Volume 482: debated on Tuesday 4 November 2008

To ask the Secretary of State for Children, Schools and Families what assessment his Department has made of the (a) short and (b) potential longer-term effect on children's reading of the Every Child a Reader pilot projects. (233214)

The latest evaluation commissioned by the Institute of Education show Every Child a Reader to have a very positive effect on raising the attainment levels of children struggling to read at KS1. In schools funded through the programme, children receiving reading recovery lessons made on average a gain of 21 months in reading age in four to five months of teaching—well over four times the normal rate of progress. Children receiving reading recovery are routinely followed up after they have finished their programmes, to make sure that their progress is maintained. After six months children taught through Every Child a Reader had developed a normal rate of learning.

In 2008 Burroughs-Lange published a reading recovery follow up study comparing the literacy progress of young children in London schools. This study followed up the impact on children's literacy in London schools a year or more after intervention had been received. In the 2005-06 school year literacy progress was compared of the lowest achieving children in 42 schools serving disadvantaged urban areas who received reading recovery compared with those in schools which provided a range of other interventions. At the end of the 2005/06 main study—the literacy achievement of children who had received reading recovery (RR) was in line with their chronological age. The comparison group was 14 months behind with an average reading age of five years five months.

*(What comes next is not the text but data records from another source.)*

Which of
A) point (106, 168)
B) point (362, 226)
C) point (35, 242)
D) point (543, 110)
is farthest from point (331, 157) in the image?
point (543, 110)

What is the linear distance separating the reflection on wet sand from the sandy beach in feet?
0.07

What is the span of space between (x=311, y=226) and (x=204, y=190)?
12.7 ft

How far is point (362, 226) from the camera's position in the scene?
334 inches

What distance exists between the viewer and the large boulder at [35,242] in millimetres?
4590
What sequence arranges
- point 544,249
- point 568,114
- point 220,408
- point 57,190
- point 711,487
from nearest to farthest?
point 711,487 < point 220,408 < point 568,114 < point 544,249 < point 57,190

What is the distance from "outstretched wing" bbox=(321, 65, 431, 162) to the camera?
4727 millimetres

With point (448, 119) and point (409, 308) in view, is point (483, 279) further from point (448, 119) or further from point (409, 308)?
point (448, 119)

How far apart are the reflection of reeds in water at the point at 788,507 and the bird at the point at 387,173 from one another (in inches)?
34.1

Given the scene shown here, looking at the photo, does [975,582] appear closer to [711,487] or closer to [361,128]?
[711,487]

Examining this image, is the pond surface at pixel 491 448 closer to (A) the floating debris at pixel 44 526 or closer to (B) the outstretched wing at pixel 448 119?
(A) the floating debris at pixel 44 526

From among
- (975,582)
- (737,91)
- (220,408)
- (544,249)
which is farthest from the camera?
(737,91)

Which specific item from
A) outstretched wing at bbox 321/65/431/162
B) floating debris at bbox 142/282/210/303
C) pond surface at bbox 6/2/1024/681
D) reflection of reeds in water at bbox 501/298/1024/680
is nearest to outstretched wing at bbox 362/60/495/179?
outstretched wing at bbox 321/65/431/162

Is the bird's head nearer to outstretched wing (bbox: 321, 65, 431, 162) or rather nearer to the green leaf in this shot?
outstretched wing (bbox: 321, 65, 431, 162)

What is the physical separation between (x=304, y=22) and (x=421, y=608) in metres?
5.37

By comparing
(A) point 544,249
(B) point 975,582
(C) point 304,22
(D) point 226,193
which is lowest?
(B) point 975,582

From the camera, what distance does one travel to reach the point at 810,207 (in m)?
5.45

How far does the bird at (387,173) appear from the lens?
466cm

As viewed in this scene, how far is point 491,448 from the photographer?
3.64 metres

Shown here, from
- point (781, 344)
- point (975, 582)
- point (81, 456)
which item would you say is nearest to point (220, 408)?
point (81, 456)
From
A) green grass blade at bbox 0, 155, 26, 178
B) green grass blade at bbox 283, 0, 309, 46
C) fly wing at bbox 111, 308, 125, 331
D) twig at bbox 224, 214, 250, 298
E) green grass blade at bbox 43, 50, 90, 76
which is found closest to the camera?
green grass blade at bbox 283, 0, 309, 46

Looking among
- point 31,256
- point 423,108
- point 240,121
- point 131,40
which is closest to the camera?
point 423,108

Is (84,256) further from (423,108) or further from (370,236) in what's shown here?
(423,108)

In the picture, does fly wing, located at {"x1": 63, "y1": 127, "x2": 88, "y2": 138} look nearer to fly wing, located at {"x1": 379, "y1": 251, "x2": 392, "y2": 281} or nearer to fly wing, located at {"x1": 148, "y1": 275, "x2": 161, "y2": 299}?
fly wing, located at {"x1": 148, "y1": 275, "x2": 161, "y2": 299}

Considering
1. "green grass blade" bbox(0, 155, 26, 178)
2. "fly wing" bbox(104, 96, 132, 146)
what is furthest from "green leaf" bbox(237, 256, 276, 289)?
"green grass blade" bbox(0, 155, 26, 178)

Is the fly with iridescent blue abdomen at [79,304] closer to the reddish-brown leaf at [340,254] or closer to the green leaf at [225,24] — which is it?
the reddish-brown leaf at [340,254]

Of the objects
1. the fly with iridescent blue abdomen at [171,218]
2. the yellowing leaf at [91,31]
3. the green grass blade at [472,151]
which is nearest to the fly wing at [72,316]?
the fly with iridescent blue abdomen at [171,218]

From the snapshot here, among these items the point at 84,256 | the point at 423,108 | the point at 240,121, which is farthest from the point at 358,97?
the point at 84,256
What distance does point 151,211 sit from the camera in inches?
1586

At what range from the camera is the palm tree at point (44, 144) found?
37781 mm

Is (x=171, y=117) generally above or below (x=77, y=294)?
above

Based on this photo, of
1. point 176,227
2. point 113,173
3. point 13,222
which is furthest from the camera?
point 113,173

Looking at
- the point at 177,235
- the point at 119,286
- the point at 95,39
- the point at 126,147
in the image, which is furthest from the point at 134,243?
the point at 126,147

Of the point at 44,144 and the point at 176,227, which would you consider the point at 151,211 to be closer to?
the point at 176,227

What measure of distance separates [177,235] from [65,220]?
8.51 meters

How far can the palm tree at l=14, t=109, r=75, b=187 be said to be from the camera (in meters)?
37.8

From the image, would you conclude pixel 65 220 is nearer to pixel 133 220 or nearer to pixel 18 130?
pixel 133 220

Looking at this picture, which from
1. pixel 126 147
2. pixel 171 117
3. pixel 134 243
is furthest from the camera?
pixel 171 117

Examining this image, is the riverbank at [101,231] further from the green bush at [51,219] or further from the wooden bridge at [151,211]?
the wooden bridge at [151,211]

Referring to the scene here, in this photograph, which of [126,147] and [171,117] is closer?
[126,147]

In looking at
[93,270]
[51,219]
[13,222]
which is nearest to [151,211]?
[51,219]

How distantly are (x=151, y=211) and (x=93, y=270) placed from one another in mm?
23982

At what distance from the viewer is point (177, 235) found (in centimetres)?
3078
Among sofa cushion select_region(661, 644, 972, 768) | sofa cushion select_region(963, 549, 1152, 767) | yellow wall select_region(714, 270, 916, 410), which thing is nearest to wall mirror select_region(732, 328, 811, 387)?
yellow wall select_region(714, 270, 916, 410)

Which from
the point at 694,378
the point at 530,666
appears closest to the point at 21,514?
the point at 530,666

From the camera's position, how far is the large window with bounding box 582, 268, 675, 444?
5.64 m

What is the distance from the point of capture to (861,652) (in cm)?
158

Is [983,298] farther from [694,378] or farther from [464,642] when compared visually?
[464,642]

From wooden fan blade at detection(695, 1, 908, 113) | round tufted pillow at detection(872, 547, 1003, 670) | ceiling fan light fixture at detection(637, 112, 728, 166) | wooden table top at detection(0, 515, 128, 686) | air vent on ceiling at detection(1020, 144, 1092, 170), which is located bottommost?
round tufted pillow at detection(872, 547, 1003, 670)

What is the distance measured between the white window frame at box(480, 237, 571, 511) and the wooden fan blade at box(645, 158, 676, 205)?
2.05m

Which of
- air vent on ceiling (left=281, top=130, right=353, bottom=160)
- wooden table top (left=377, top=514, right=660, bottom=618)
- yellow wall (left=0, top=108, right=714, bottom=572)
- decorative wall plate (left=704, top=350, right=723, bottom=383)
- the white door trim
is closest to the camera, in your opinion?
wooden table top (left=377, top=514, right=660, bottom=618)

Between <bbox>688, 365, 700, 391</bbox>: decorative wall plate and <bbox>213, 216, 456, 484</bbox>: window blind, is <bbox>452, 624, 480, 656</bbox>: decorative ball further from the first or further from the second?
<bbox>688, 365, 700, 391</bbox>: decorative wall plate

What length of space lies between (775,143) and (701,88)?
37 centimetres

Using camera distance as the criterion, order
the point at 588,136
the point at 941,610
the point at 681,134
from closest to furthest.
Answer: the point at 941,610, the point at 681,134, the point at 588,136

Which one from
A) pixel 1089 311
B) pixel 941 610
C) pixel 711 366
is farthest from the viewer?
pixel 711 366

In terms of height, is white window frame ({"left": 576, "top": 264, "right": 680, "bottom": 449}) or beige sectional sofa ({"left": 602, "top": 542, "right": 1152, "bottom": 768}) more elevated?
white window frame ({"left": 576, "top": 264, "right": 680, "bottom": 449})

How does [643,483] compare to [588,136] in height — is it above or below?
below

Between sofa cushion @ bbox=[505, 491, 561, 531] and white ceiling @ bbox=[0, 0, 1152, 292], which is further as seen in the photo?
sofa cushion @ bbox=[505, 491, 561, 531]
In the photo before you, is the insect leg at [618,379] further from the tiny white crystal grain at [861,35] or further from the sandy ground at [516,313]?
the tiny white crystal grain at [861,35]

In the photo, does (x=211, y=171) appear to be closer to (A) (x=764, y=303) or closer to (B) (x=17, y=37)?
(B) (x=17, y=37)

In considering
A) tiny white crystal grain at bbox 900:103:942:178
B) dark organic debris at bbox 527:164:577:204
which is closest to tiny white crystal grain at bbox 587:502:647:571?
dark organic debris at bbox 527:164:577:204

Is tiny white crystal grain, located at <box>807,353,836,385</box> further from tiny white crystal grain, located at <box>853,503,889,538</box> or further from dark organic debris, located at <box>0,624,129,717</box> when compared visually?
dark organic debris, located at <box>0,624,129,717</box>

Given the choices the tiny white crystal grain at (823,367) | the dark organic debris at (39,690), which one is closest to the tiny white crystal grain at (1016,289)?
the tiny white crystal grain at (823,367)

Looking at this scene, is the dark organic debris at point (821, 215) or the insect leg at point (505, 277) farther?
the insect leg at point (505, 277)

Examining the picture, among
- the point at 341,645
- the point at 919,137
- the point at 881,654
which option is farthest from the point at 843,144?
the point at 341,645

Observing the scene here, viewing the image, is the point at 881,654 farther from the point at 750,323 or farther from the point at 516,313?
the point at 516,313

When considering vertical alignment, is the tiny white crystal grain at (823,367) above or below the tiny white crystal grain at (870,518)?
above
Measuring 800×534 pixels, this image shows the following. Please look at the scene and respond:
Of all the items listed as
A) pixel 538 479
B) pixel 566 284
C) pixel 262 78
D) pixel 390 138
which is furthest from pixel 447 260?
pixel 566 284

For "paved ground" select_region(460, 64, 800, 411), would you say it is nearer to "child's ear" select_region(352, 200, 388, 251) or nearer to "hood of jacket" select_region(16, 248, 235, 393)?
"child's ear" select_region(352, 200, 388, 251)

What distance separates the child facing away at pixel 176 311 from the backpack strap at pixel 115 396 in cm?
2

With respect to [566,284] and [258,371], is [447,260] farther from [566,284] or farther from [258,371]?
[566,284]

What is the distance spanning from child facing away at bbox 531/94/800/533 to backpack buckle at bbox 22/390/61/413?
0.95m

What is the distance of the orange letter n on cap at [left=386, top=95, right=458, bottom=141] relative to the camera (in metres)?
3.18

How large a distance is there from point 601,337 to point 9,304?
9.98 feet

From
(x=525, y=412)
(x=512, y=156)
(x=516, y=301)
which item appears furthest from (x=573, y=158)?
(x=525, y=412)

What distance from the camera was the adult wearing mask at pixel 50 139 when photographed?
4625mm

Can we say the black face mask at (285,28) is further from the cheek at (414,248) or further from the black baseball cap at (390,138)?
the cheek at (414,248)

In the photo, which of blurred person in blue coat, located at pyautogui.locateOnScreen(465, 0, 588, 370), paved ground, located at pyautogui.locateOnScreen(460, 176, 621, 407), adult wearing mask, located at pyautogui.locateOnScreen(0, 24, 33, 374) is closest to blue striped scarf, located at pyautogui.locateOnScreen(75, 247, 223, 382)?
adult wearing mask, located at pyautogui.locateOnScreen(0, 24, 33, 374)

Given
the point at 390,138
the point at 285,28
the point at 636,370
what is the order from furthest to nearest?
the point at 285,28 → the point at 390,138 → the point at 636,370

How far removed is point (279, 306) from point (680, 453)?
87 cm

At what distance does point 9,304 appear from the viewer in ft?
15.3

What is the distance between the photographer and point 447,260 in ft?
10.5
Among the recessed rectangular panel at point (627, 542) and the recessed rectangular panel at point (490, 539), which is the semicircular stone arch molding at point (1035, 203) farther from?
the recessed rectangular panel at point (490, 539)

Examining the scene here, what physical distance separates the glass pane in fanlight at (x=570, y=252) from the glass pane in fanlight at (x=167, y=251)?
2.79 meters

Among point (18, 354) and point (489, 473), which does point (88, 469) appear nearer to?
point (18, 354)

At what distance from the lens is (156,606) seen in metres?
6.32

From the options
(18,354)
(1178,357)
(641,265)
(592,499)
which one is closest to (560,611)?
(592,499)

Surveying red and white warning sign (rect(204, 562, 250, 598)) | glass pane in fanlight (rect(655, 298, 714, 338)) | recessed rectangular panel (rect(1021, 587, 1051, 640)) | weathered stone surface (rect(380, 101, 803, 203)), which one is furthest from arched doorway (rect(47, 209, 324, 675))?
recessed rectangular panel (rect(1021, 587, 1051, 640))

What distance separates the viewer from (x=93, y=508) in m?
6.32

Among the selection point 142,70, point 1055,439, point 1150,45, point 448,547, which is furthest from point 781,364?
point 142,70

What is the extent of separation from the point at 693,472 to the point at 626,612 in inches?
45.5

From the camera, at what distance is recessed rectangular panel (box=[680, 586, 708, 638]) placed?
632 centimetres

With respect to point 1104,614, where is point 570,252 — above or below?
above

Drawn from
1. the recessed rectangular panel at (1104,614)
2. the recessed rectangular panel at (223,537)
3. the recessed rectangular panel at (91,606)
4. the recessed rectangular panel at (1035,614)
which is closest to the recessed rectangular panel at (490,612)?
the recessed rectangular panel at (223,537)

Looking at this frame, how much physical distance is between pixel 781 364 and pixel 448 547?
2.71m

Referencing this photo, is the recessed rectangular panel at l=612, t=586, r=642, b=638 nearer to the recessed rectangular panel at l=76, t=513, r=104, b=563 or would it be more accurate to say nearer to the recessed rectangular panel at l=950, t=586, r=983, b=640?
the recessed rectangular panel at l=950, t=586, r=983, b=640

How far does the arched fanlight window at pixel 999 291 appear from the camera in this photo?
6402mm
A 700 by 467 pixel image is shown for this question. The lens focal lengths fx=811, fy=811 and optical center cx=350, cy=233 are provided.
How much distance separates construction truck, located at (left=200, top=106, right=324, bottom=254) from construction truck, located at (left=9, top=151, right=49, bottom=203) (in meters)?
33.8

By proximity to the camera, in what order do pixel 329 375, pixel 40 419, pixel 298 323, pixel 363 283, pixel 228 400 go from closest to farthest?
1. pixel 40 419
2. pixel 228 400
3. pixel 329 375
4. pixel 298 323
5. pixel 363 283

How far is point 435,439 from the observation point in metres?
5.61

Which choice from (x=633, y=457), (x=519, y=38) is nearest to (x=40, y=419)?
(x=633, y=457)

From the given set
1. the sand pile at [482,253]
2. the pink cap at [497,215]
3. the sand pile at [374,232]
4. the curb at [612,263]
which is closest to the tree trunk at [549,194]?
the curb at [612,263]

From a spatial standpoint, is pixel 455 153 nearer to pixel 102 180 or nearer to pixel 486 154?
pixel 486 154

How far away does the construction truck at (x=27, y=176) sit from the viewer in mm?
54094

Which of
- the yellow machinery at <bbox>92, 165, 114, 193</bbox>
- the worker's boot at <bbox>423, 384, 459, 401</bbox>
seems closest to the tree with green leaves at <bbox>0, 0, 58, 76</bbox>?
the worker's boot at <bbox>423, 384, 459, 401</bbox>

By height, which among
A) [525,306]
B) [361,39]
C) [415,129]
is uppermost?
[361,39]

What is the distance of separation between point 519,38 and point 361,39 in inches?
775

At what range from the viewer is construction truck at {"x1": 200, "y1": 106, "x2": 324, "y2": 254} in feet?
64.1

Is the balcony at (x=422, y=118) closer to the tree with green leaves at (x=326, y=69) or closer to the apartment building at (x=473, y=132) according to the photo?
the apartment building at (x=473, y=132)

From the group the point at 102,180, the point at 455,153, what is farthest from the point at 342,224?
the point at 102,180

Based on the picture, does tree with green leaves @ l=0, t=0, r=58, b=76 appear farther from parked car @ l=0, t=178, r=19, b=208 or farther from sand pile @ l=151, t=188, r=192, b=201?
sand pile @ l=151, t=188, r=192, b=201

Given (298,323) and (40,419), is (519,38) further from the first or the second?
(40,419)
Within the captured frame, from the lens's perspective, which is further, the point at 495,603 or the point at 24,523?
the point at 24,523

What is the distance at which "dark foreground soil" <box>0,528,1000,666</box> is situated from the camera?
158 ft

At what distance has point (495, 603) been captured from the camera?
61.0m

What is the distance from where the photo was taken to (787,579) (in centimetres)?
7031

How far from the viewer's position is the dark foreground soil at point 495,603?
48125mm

In July 2007 the literacy achievement was again compared of those same children remaining in the same 42 schools. At the end of year two the children who had received RR in year one were achieving within or above their chronological age band on all measures and were still around a year ahead of the comparison children in schools where RR was not available. The RR children had an average word reading age of seven years nine months, compared to six years nine months for the comparison children. The gender gap that was noticeable among low attaining comparison children, with boys lagging behind girls, was not evident in RR schools, where there was no gender gap. Writing achievement showed a significant difference between RR and comparison children. At the end of year two, the children who had received RR were able to write twice as many correctly spelled, words as those children who were in the comparison group.